> _What is asked_
Give back exactly the lines from the one containing "When comparing pixel" through the end of the records, including both, and no others.
--*--
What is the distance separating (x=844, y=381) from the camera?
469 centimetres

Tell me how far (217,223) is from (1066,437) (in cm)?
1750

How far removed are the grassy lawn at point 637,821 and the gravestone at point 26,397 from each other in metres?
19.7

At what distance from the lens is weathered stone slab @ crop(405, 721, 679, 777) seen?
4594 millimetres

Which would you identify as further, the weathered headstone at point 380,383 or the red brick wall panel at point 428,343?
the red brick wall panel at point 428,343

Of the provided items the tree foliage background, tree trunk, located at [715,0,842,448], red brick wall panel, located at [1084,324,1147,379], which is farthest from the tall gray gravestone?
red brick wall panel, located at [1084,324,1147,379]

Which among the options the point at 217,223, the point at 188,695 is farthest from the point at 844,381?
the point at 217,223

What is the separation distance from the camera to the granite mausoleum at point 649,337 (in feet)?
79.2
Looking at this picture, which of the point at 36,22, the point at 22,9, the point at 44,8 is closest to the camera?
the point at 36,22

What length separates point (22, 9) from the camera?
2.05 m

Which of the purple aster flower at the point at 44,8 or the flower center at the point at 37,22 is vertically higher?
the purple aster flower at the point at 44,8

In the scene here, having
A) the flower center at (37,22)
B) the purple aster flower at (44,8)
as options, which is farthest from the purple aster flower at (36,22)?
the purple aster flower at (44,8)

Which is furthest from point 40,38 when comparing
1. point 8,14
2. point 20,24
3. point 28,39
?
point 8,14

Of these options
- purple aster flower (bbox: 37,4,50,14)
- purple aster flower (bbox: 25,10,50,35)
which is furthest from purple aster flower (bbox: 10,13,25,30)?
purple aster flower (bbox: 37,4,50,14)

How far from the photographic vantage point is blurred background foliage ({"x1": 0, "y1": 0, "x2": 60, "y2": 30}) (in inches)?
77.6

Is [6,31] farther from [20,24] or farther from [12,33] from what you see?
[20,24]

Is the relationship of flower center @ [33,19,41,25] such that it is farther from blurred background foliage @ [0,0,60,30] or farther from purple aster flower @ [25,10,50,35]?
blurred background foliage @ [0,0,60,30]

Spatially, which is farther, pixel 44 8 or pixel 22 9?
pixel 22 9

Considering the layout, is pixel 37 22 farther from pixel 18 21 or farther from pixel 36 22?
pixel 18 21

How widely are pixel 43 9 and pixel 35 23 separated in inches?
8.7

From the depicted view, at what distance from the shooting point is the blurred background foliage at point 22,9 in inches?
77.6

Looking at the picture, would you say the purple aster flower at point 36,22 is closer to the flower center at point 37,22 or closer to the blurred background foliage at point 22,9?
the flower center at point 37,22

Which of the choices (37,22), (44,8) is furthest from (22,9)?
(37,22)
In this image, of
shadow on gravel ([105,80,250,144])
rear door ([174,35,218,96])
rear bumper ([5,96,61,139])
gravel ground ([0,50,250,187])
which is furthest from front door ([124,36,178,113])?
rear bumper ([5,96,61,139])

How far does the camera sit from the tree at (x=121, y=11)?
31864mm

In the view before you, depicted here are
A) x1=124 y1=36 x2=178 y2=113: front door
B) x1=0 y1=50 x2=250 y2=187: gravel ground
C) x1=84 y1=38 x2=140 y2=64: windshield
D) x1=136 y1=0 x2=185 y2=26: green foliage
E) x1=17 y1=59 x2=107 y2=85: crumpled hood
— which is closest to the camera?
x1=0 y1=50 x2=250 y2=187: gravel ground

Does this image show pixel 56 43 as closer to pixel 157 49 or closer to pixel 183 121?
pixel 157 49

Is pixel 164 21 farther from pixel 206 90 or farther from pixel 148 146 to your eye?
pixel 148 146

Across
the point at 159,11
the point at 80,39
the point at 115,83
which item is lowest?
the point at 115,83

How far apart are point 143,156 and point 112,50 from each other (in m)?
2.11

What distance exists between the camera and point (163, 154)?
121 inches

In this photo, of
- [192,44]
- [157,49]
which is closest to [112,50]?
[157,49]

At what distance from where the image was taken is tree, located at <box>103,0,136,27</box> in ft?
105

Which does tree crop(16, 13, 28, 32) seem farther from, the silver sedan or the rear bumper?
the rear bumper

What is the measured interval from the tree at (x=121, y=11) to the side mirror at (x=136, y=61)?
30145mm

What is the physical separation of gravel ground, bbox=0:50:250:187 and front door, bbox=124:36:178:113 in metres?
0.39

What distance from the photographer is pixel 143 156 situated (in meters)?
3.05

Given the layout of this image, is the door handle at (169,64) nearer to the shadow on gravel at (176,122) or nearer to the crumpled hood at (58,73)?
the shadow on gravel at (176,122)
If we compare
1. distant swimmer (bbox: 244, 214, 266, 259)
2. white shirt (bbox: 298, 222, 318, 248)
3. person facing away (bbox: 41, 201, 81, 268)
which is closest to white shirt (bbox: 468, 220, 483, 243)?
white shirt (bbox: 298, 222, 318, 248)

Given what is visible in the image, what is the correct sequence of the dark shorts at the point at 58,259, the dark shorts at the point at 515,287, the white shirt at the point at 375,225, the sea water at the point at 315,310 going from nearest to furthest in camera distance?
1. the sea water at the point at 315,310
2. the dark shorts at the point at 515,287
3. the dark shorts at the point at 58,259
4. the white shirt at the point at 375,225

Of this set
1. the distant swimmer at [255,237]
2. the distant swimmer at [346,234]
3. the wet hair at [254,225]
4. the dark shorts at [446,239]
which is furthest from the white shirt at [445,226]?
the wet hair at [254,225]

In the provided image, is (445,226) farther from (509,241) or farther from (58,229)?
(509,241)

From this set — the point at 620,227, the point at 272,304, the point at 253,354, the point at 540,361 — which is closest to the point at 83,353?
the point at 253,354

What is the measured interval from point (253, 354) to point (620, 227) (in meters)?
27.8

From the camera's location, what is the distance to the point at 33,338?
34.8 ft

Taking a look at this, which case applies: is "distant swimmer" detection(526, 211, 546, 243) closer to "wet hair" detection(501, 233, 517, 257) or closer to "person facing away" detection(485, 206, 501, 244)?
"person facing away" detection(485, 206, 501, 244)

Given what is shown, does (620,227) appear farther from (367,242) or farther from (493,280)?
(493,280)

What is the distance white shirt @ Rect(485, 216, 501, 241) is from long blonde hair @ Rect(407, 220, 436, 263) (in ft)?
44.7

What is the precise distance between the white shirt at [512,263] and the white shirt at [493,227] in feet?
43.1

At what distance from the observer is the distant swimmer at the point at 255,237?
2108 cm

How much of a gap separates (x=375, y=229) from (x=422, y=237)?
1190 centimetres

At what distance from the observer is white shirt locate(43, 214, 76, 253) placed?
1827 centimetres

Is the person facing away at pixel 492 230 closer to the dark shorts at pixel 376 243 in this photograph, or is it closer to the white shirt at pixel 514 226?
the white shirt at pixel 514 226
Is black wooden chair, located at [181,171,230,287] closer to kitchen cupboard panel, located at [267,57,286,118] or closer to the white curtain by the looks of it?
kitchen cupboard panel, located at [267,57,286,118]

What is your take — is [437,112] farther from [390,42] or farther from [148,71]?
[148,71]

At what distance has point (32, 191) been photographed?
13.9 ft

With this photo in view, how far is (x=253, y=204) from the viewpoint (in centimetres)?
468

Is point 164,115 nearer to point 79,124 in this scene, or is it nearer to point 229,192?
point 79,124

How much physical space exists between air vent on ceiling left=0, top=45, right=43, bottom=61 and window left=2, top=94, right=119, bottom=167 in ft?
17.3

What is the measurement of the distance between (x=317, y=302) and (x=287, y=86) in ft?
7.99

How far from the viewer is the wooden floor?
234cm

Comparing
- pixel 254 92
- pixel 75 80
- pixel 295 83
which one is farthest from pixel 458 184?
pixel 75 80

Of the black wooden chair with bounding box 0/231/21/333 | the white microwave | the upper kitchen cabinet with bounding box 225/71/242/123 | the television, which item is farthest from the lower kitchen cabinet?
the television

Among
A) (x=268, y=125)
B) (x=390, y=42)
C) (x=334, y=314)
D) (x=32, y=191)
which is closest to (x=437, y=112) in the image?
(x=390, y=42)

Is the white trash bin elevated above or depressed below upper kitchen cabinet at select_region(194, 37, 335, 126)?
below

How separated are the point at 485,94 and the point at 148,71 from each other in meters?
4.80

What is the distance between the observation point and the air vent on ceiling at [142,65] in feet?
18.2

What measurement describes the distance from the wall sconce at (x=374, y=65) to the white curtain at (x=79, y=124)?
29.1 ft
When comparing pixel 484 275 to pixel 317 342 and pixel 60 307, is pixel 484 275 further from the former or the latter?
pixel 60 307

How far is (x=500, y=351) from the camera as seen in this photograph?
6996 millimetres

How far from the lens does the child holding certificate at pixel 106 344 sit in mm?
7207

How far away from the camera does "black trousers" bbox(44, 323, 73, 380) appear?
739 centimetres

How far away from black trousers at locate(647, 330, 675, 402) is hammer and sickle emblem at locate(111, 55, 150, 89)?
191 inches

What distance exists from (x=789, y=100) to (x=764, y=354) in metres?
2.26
--*--
> _Answer to the problem_
When comparing pixel 484 275 to pixel 317 342 and pixel 60 307, is pixel 484 275 further from the former or the latter?
pixel 60 307

How far is (x=500, y=351) from the camera as seen in this photograph?
6996 millimetres

How far from the lens does the child holding certificate at pixel 106 344 sit in mm?
7207

How far away from the camera does "black trousers" bbox(44, 323, 73, 380) appear?
739 centimetres

How far away from black trousers at locate(647, 330, 675, 402) is hammer and sickle emblem at locate(111, 55, 150, 89)?
191 inches

What distance exists from (x=789, y=100) to (x=764, y=354) in metres?
2.26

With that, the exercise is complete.